- **DOCUMENT EXCERPT**
+++++

India: cut-price tariffs squeezing margins and causing telecoms stocks to tumble

A number of articles here have wrestled with the question of optimum pricing for mobile operators in emerging markets. Some of these have focused on the case of Millicom International Cellular selling its three Asian operations, having cited, in the case of Cambodia, the challenges of maintaining healthy profitability in the face of the highly aggressive market entry strategies of new entrants.

This week a price war fought amongst telcos elsewhere in Asia has cause a slide in the value of their stocks:

The lady speaking in this clip contends that the first shots in this Indian tariff war were fired by Aircel (India's seventh largest cellco by market share) and Tata DoCoMo, the recently-launched GSM proposition from CDMA operator Tata Teleservices, arising out of its strategic alliance with Japanese mobile giant NTT DoCoMo.

In August, Tata DoCoMo made waves by becoming the first Indian mobile brand to offer per-second billing. Some media sources contend that impressive subscriber additions for the operator since then have been largely driven by the attractiveness of this innovation. Surya R Kannoth of the Economic Times, writing today, says that the most aggressive response to this yet has been from Reliance Communications, which on Monday announced a flat, cheap per-minute lifetime tariff for all calls - local, NLD, on-net, offnet, inbound/outbound roaming - made by both CDMA and GSM prepaid users. All this comes for no monthly fixed charge, but with a one-time set up fee of Rs48 (around one US Dollar).

+++++

- **INFORMATION PROVIDED**
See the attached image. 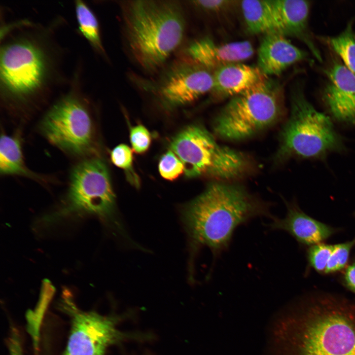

+++++

- **WRITTEN PROBLEM 1**
Rewrite the excerpt on Indian mobile tariffs starting with "In August, Tata" and going on through "one US Dollar).", substituting "September" for "August".
- **WRITTEN PROBLEM 2**
Pick up the excerpt on Indian mobile tariffs after its final sentence and carry it forward.

- **EXERCISE OUTPUT 1**
In September, Tata DoCoMo made waves by becoming the first Indian mobile brand to offer per-second billing. Some media sources contend that impressive subscriber additions for the operator since then have been largely driven by the attractiveness of this innovation. Surya R Kannoth of the Economic Times, writing today, says that the most aggressive response to this yet has been from Reliance Communications, which on Monday announced a flat, cheap per-minute lifetime tariff for all calls - local, NLD, on-net, offnet, inbound/outbound roaming - made by both CDMA and GSM prepaid users. All this comes for no monthly fixed charge, but with a one-time set up fee of Rs48 (around one US Dollar).

- **EXERCISE OUTPUT 2**
The commentator speaking in the video clip above argues that this tariff causes the spread between cost per minute and revenue per minute to become very narrow, "and that would hurt profitability going forward." She goes on to quote analysts who say that the tariff is "disruptive" and will put pressure on major players such as Vodafone, Idea Cellular and Bharti Airtel, whose Chairman said today that prices in India have hit rock bottom. In light of the damage to share prices seen this week, investors in the various mobile operators will doubtless be hoping that this really is the case.

Bharti Airtel is getting consecutive mentions at DTW, having been the subject of the most recent article here, which was about how India's market-leading cellco has been disappointed by a second failed attempt to create a merger with the Africa and Middle East cellular powerhouse MTN of South Africa. In that article I mentioned, not for the first time, that there exists the belief that competitive pressures in its home market will continue to make the exploration of foreign investment opportunities very compelling for Bharti Airtel. I take today's news of a price war and tumbling telecoms stocks to be a pretty solid plank for that argument. I also reported the opinion that the Indian cellco might want to take a good look into acquiring some or all of the assets of Zain, the availability of which has been talked up for months now, not least here at DTW, where we ran a whole series of articles on speculation around the Kuwaiti group's possible exit from Africa.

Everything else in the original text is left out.